═════ Data provided ═════

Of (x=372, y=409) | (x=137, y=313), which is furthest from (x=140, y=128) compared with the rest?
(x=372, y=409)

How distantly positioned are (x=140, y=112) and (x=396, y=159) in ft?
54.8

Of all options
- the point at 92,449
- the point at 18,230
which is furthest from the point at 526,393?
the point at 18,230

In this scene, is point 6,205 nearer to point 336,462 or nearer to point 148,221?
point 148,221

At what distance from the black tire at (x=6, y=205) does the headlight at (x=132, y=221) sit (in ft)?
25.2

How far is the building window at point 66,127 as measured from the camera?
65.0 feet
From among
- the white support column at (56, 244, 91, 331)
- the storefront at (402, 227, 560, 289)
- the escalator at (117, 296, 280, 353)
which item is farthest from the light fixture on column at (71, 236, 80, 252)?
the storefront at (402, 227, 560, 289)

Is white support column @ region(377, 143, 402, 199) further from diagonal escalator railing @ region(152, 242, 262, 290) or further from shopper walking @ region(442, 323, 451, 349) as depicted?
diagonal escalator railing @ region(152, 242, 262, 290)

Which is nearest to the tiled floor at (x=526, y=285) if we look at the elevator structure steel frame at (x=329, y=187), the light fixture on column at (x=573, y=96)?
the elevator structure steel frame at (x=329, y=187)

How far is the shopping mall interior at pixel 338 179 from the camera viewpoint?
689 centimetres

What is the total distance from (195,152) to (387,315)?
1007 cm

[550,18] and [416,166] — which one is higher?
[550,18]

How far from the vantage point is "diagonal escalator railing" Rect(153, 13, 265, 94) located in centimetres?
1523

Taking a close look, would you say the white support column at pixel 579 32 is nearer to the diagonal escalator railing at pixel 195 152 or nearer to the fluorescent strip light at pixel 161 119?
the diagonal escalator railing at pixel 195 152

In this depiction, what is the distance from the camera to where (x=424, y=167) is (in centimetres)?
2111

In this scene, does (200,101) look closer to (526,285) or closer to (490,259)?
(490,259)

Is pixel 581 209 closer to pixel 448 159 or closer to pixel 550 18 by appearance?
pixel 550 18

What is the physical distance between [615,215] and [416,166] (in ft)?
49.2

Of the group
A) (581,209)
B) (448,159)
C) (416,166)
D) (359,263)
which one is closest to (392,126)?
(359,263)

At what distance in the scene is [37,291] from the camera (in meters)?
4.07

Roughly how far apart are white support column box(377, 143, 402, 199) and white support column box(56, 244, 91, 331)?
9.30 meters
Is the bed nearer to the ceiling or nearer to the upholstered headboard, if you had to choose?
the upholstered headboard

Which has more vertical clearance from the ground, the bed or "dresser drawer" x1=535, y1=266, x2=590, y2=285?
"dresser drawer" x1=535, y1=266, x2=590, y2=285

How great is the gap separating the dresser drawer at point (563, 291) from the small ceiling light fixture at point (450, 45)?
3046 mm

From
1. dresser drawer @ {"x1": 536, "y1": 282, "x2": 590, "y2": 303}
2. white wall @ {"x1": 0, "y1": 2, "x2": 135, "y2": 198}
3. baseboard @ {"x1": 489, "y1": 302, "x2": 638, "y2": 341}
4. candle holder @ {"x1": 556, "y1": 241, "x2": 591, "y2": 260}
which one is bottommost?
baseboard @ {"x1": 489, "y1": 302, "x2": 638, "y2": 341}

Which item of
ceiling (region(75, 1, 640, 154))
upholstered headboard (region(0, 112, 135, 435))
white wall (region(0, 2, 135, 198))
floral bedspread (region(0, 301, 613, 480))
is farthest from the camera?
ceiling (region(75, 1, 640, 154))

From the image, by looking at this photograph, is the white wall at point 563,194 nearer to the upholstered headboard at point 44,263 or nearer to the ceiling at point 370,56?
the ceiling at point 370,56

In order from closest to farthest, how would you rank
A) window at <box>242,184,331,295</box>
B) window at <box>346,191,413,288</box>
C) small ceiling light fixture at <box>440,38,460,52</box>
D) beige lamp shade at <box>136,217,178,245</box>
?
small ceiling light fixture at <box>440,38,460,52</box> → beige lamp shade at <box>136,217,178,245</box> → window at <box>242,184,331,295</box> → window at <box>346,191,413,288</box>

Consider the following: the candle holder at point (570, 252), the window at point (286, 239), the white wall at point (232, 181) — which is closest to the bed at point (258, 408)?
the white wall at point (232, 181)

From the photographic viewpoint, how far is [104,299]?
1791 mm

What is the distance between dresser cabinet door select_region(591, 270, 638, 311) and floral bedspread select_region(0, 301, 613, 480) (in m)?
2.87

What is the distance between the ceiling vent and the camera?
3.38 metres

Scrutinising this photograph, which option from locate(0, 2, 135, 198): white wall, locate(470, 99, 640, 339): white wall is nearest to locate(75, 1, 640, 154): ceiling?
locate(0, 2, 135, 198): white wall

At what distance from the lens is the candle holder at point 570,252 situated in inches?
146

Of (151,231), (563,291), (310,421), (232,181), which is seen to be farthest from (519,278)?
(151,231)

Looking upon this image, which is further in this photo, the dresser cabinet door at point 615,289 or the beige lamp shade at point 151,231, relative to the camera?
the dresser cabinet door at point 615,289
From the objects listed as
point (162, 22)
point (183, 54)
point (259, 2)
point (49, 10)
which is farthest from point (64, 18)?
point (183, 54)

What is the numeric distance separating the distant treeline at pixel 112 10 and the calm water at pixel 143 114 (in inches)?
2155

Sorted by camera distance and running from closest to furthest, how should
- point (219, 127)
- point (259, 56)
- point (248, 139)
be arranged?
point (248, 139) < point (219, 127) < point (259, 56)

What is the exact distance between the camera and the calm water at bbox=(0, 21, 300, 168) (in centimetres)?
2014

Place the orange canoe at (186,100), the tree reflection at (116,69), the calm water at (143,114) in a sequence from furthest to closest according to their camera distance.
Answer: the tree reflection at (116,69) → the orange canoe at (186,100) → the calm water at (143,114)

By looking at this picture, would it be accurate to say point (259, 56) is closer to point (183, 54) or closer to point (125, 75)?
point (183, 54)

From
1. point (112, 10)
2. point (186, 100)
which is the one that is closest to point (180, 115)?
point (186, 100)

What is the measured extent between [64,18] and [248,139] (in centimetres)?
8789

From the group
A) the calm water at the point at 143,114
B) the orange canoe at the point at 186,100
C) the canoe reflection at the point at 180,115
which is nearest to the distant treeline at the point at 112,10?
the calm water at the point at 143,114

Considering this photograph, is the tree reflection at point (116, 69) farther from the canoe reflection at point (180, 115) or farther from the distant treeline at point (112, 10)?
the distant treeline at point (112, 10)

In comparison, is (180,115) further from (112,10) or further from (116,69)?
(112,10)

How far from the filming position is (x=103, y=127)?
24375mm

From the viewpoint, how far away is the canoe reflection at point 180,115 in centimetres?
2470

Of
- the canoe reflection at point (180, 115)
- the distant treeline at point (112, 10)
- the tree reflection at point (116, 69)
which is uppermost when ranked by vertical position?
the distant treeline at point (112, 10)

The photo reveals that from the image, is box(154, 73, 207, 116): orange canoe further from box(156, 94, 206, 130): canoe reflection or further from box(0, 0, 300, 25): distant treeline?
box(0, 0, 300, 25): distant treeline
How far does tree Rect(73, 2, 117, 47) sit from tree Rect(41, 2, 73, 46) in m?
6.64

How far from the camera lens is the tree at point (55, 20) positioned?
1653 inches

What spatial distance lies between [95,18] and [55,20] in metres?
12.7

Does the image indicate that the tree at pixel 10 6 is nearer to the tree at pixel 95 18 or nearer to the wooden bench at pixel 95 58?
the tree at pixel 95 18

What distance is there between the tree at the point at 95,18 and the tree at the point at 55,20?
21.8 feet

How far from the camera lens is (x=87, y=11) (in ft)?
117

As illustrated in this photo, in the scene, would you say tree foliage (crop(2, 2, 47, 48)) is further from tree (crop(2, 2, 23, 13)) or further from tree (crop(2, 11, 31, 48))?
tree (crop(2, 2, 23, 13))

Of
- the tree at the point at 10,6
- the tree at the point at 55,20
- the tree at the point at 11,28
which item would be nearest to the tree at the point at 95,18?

═════

* Task directions *
Reproduce, exactly and with nothing added, the lines from the one that includes "What spatial distance" through the last line of the material.

* Finished task *
What spatial distance lies between [95,18] and [55,20] in metres?
12.7

Does the image indicate that the tree at pixel 10 6 is nearer to the tree at pixel 95 18 or nearer to the wooden bench at pixel 95 58?
the tree at pixel 95 18

What distance is there between the tree at the point at 95,18 and the tree at the point at 55,20?
21.8 feet

How far from the camera lens is (x=87, y=11) (in ft)?
117

As illustrated in this photo, in the scene, would you say tree foliage (crop(2, 2, 47, 48)) is further from tree (crop(2, 2, 23, 13)) or further from tree (crop(2, 11, 31, 48))?
tree (crop(2, 2, 23, 13))

Of
- the tree at the point at 10,6
- the tree at the point at 55,20
- the tree at the point at 11,28
which item would be nearest to the tree at the point at 95,18?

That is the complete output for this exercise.